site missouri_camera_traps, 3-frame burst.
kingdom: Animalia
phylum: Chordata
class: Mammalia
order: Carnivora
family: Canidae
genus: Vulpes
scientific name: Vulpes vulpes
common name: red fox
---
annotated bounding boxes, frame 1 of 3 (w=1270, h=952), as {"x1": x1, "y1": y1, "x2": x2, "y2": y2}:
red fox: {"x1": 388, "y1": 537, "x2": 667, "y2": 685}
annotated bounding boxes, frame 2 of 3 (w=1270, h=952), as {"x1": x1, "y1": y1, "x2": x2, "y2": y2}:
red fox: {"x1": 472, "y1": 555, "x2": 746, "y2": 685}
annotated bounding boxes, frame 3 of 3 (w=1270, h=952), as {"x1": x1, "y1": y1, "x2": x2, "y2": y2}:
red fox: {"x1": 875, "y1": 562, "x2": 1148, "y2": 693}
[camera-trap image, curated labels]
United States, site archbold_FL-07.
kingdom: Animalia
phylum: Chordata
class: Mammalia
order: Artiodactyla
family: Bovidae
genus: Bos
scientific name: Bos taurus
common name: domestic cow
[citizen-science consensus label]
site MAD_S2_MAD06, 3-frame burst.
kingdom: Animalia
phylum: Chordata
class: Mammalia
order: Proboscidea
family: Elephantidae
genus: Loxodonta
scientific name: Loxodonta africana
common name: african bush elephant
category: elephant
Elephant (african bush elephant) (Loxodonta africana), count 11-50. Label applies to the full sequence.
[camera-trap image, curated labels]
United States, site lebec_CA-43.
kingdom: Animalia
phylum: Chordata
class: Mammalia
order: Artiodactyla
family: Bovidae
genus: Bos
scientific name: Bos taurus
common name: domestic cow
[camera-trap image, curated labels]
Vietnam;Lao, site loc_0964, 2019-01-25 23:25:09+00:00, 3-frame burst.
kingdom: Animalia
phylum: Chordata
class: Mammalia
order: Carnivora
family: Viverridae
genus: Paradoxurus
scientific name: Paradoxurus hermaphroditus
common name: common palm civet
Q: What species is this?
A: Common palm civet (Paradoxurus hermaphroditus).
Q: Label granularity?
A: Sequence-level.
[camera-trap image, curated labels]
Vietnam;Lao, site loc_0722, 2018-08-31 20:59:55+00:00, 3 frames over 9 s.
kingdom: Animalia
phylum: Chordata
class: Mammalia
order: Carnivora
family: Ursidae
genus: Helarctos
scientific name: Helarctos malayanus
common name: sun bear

::::::

* PROBLEM TO WORK ON: Repeat the data above. Change nothing.

* REPLY TO THE EXERCISE:
site missouri_camera_traps, 3-frame burst.
kingdom: Animalia
phylum: Chordata
class: Mammalia
order: Carnivora
family: Canidae
genus: Vulpes
scientific name: Vulpes vulpes
common name: red fox
---
annotated bounding boxes, frame 1 of 3 (w=1270, h=952), as {"x1": x1, "y1": y1, "x2": x2, "y2": y2}:
red fox: {"x1": 388, "y1": 537, "x2": 667, "y2": 685}
annotated bounding boxes, frame 2 of 3 (w=1270, h=952), as {"x1": x1, "y1": y1, "x2": x2, "y2": y2}:
red fox: {"x1": 472, "y1": 555, "x2": 746, "y2": 685}
annotated bounding boxes, frame 3 of 3 (w=1270, h=952), as {"x1": x1, "y1": y1, "x2": x2, "y2": y2}:
red fox: {"x1": 875, "y1": 562, "x2": 1148, "y2": 693}
[camera-trap image, curated labels]
United States, site archbold_FL-07.
kingdom: Animalia
phylum: Chordata
class: Mammalia
order: Artiodactyla
family: Bovidae
genus: Bos
scientific name: Bos taurus
common name: domestic cow
[citizen-science consensus label]
site MAD_S2_MAD06, 3-frame burst.
kingdom: Animalia
phylum: Chordata
class: Mammalia
order: Proboscidea
family: Elephantidae
genus: Loxodonta
scientific name: Loxodonta africana
common name: african bush elephant
category: elephant
Elephant (african bush elephant) (Loxodonta africana), count 11-50. Label applies to the full sequence.
[camera-trap image, curated labels]
United States, site lebec_CA-43.
kingdom: Animalia
phylum: Chordata
class: Mammalia
order: Artiodactyla
family: Bovidae
genus: Bos
scientific name: Bos taurus
common name: domestic cow
[camera-trap image, curated labels]
Vietnam;Lao, site loc_0964, 2019-01-25 23:25:09+00:00, 3-frame burst.
kingdom: Animalia
phylum: Chordata
class: Mammalia
order: Carnivora
family: Viverridae
genus: Paradoxurus
scientific name: Paradoxurus hermaphroditus
common name: common palm civet
Q: What species is this?
A: Common palm civet (Paradoxurus hermaphroditus).
Q: Label granularity?
A: Sequence-level.
[camera-trap image, curated labels]
Vietnam;Lao, site loc_0722, 2018-08-31 20:59:55+00:00, 3 frames over 9 s.
kingdom: Animalia
phylum: Chordata
class: Mammalia
order: Carnivora
family: Ursidae
genus: Helarctos
scientific name: Helarctos malayanus
common name: sun bear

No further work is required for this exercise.